NHE data also include a retail prescription drug price index that measures and isolates the annual change in drug prices. This data shows drug prices declined in 2018, 2019, and 2020, which is consistent with ASPE’s spending per prescription data until 2020.

This NHE data also allows a rough approximation of the proportion of the rise in NHE drug spending is attributable to prices. Our report estimates higher drug prices accounted for only 2.4 percent to the overall growth in health care costs from 2010 to 2020. Higher utilization accounted for 3.8 percent, meaning utilization was the primary driver for higher retail prescription drug spending. Notably, this NHE data suggests utilization accounted for 61 percent of the rise in retail drug spending. This is consistent with the ASPE data, but shows a longer-term trend in utilization being the main culprit for higher drug spending, not prices.

ASPE fails to put list prices in context

On top of misreporting the data, the report fails to properly put the data in context. The ASPE report acknowledges (the HHS press release does not) the spending data uses list prices before rebates. ASPE, however, fails to acknowledge how rebates have been rising faster than list prices, resulting in a lower inflation rate for net prices. From 2012 to 2017, research shows drug price inflation was 12 percent per year for list prices but only 3 percent for after rebate net prices.

Due to this finding, the study authors note that “analysts and economists working in public policy should be extremely cautious in drawing policy conclusions based on list prices alone.” Nonetheless, the Biden administration wants the public to draw conclusions on the benefits of the Inflation Reduction Act based on list prices alone. The second companion report, which did a slightly better job of putting the list price in context, also focused exclusively on the annual increase in list prices from 2016 to 2022.

Reporting list prices is still important as individual cost-sharing is often based on list prices. But net prices are what truly matters when trying to understand overall trends in prescription drug spending, which is what ASPE purports to study.
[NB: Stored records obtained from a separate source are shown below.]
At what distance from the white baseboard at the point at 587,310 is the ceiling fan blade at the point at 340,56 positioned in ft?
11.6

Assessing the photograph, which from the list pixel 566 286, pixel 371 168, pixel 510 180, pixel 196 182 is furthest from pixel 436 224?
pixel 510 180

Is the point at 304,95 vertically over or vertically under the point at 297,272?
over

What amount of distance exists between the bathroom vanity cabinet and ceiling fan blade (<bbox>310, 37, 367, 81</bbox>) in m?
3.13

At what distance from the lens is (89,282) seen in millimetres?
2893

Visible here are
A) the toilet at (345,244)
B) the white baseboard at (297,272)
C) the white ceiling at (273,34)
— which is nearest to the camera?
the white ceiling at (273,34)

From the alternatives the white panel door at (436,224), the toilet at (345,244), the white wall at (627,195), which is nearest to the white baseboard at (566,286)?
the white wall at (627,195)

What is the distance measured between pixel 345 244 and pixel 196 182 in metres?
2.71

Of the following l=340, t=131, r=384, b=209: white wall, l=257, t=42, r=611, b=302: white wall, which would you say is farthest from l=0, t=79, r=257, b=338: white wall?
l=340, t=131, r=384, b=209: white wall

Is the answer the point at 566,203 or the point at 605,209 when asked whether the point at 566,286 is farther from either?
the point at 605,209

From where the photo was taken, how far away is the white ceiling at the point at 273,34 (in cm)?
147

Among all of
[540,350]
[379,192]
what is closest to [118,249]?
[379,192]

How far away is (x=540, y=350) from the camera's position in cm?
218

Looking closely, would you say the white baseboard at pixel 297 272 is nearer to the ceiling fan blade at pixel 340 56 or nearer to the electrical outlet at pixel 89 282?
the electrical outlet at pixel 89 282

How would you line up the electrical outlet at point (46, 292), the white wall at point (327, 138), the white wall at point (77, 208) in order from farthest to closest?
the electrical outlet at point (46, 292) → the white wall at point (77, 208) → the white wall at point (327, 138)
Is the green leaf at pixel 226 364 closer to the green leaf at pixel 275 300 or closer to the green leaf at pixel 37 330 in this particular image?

The strategy for pushing a false narrative

Even if the study was correct and higher drug prices were the primary driver of higher drug spending, this failure to put list prices in context exposes the strategy employed to push a false narrative.

  • Step one, limit a study to data that supports your policy.
  • Step two, allow the researchers to acknowledge the limitations of the data so they can sleep at night.
  • Step three, minimize the acknowledgement in the report, preferably to a footnote or, even better, an endnote that requires page turning to find.
  • Step four, issue a press release reporting the findings without acknowledging the limitations.
  • Step five, enlist surrogates to propagate and reinforce the message.

Conclusion

It’s hard to understand how the reports’ authors ended up at their conclusion when the data clearly shows the opposite. Was it just an error that no one questioned because it conveniently fit the narrative? Or was it an intentional misrepresentation pulled in after the authors finished and sent the report up the chain for clearance and vetting? Regardless, this report shows the lack of seriousness the Biden administration brings to evaluating the impacts of their policies and the lengths they’ll go to spin data to advance a false narrative to support their agenda.